-------- Document extract --------
Carter Branley, MS, NCC, Koru Mindfulness Facilitator
Staff Counselor, Middlebury College
It is no surprise to most of us that we live in a fast past, high demand, productivity driven culture. We unconsciously feel the pull of these dominant norms and are often guided into ways of being that align with this cultural inertia without first exploring whether our actions are congruent with our own values and desires. This way of being can lead us to feel chronic stress, fatigue, apathy, sadness, mentally scattered, and disconnected from our own experience. Mindfulness offers us a way of interrupting this conditioned patterning, by helping us develop more awareness of our present moment experience, and ultimately, when practiced regularly free ourselves to feel differently.
--------
- Task 1
Quote the passage on mindfulness between "Carter Branley, MS, NCC, Koru" and "to feel differently.", inclusive.
-------- Data lines --------
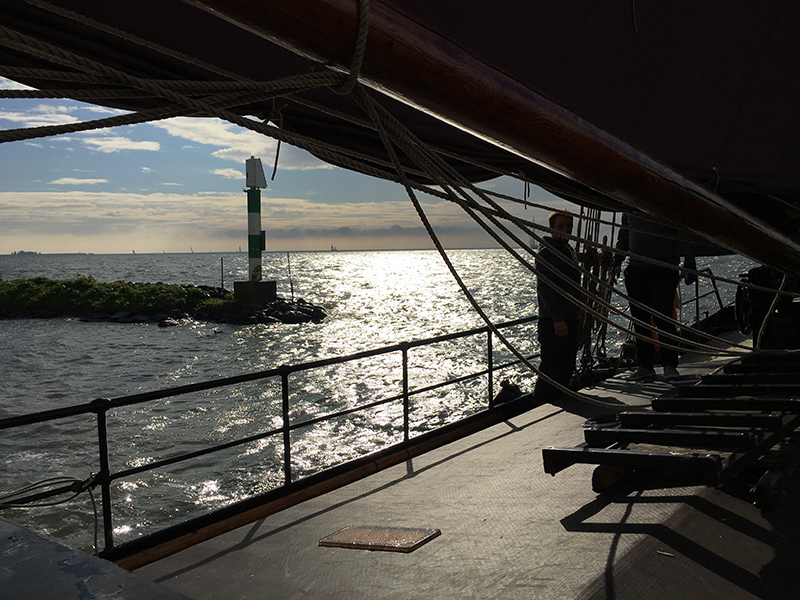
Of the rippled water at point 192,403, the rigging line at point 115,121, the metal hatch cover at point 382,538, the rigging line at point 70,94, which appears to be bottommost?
the rippled water at point 192,403

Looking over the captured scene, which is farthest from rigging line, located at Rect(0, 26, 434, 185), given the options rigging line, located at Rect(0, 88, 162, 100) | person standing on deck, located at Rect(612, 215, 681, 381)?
person standing on deck, located at Rect(612, 215, 681, 381)

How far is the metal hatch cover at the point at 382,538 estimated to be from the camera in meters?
3.12

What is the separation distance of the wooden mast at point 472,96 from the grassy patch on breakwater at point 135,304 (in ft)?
117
--------
- Task 2
Rewrite the records from the line holding "How far is the" through the end of the records, inclusive, with "metal hatch cover" changed to "steel hatch cover" and everything else left as it is. Give only those lines.

- Correct response 1
Carter Branley, MS, NCC, Koru Mindfulness Facilitator
Staff Counselor, Middlebury College
It is no surprise to most of us that we live in a fast past, high demand, productivity driven culture. We unconsciously feel the pull of these dominant norms and are often guided into ways of being that align with this cultural inertia without first exploring whether our actions are congruent with our own values and desires. This way of being can lead us to feel chronic stress, fatigue, apathy, sadness, mentally scattered, and disconnected from our own experience. Mindfulness offers us a way of interrupting this conditioned patterning, by helping us develop more awareness of our present moment experience, and ultimately, when practiced regularly free ourselves to feel differently.

- Correct response 2
How far is the steel hatch cover at the point at 382,538 estimated to be from the camera in meters?
3.12

What is the separation distance of the wooden mast at point 472,96 from the grassy patch on breakwater at point 135,304 (in ft)?
117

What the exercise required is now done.